> _Exercise details_: Rewrite every line of the items below as a JSON list of strings, one string per line, leaving out blank lines.

> _Entries provided_:
************

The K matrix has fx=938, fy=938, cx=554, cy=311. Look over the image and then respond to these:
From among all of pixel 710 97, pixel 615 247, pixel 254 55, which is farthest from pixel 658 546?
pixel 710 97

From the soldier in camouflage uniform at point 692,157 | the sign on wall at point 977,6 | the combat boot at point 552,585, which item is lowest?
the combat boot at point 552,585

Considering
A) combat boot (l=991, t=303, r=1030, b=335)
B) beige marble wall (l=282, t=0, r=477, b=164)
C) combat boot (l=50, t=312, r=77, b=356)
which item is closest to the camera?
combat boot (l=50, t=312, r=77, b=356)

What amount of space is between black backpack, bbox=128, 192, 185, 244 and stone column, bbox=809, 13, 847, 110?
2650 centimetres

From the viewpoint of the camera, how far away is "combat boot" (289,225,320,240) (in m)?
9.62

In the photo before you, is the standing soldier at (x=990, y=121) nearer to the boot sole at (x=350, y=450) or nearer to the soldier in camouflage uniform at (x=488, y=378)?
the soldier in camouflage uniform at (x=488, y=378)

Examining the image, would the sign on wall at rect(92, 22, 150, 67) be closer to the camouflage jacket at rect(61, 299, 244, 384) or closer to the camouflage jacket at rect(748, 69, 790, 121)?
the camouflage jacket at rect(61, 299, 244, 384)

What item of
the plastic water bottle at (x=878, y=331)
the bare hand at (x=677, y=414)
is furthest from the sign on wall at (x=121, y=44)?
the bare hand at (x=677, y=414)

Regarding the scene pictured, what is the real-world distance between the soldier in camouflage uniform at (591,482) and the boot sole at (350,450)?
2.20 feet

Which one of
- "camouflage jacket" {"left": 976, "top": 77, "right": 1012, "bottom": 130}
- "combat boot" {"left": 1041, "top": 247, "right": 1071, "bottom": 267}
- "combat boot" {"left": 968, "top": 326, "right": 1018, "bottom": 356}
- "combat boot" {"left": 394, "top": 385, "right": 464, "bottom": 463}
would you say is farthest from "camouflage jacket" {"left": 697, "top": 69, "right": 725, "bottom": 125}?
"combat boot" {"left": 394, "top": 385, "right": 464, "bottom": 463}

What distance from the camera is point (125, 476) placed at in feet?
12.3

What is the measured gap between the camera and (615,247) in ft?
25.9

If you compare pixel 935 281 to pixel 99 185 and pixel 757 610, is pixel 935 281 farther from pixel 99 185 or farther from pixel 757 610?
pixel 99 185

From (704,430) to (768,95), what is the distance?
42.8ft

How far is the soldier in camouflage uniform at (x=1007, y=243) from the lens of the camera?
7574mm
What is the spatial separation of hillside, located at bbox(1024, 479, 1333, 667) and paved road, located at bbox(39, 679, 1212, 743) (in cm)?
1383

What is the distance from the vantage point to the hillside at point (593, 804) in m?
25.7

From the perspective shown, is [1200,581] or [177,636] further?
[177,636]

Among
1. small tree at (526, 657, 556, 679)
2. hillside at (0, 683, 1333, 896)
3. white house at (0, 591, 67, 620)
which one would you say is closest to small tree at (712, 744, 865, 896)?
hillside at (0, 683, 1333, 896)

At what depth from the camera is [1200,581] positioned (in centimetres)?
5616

************

> _Correct response_:
[
  "The K matrix has fx=938, fy=938, cx=554, cy=311. Look over the image and then respond to these:",
  "From among all of pixel 710 97, pixel 615 247, pixel 254 55, which is farthest from pixel 658 546?",
  "pixel 710 97",
  "From the soldier in camouflage uniform at point 692,157 | the sign on wall at point 977,6 | the combat boot at point 552,585, which item is lowest?",
  "the combat boot at point 552,585",
  "Considering",
  "A) combat boot (l=991, t=303, r=1030, b=335)",
  "B) beige marble wall (l=282, t=0, r=477, b=164)",
  "C) combat boot (l=50, t=312, r=77, b=356)",
  "which item is closest to the camera?",
  "combat boot (l=50, t=312, r=77, b=356)",
  "What amount of space is between black backpack, bbox=128, 192, 185, 244 and stone column, bbox=809, 13, 847, 110?",
  "2650 centimetres",
  "From the viewpoint of the camera, how far away is \"combat boot\" (289,225,320,240) (in m)?",
  "9.62",
  "In the photo before you, is the standing soldier at (x=990, y=121) nearer to the boot sole at (x=350, y=450) or nearer to the soldier in camouflage uniform at (x=488, y=378)?",
  "the soldier in camouflage uniform at (x=488, y=378)",
  "Examining the image, would the sign on wall at rect(92, 22, 150, 67) be closer to the camouflage jacket at rect(61, 299, 244, 384) or closer to the camouflage jacket at rect(748, 69, 790, 121)?",
  "the camouflage jacket at rect(61, 299, 244, 384)",
  "What item of",
  "the plastic water bottle at (x=878, y=331)",
  "the bare hand at (x=677, y=414)",
  "is furthest from the sign on wall at (x=121, y=44)?",
  "the bare hand at (x=677, y=414)",
  "Regarding the scene pictured, what is the real-world distance between the soldier in camouflage uniform at (591,482) and the boot sole at (350,450)?",
  "2.20 feet",
  "Which one of",
  "- \"camouflage jacket\" {\"left\": 976, \"top\": 77, \"right\": 1012, \"bottom\": 130}",
  "- \"combat boot\" {\"left\": 1041, \"top\": 247, \"right\": 1071, \"bottom\": 267}",
  "- \"combat boot\" {\"left\": 968, \"top\": 326, \"right\": 1018, \"bottom\": 356}",
  "- \"combat boot\" {\"left\": 394, \"top\": 385, \"right\": 464, \"bottom\": 463}",
  "would you say is farthest from \"camouflage jacket\" {\"left\": 697, \"top\": 69, \"right\": 725, \"bottom\": 125}?",
  "\"combat boot\" {\"left\": 394, \"top\": 385, \"right\": 464, \"bottom\": 463}",
  "What distance from the camera is point (125, 476) placed at in feet?",
  "12.3",
  "What is the measured gap between the camera and (615,247) in ft?",
  "25.9",
  "If you compare pixel 935 281 to pixel 99 185 and pixel 757 610, is pixel 935 281 farther from pixel 99 185 or farther from pixel 757 610?",
  "pixel 99 185",
  "From (704,430) to (768,95), what is the distance?",
  "42.8ft",
  "How far is the soldier in camouflage uniform at (x=1007, y=243) from the lens of the camera?",
  "7574mm",
  "What is the spatial separation of hillside, located at bbox(1024, 479, 1333, 667) and paved road, located at bbox(39, 679, 1212, 743) (in cm)?",
  "1383",
  "What is the distance from the vantage point to the hillside at point (593, 804) in m?",
  "25.7",
  "From the perspective shown, is [1200,581] or [177,636] further?",
  "[177,636]",
  "Among",
  "1. small tree at (526, 657, 556, 679)",
  "2. hillside at (0, 683, 1333, 896)",
  "3. white house at (0, 591, 67, 620)",
  "which one would you say is closest to small tree at (712, 744, 865, 896)?",
  "hillside at (0, 683, 1333, 896)",
  "At what depth from the camera is [1200,581] positioned (in centimetres)?",
  "5616"
]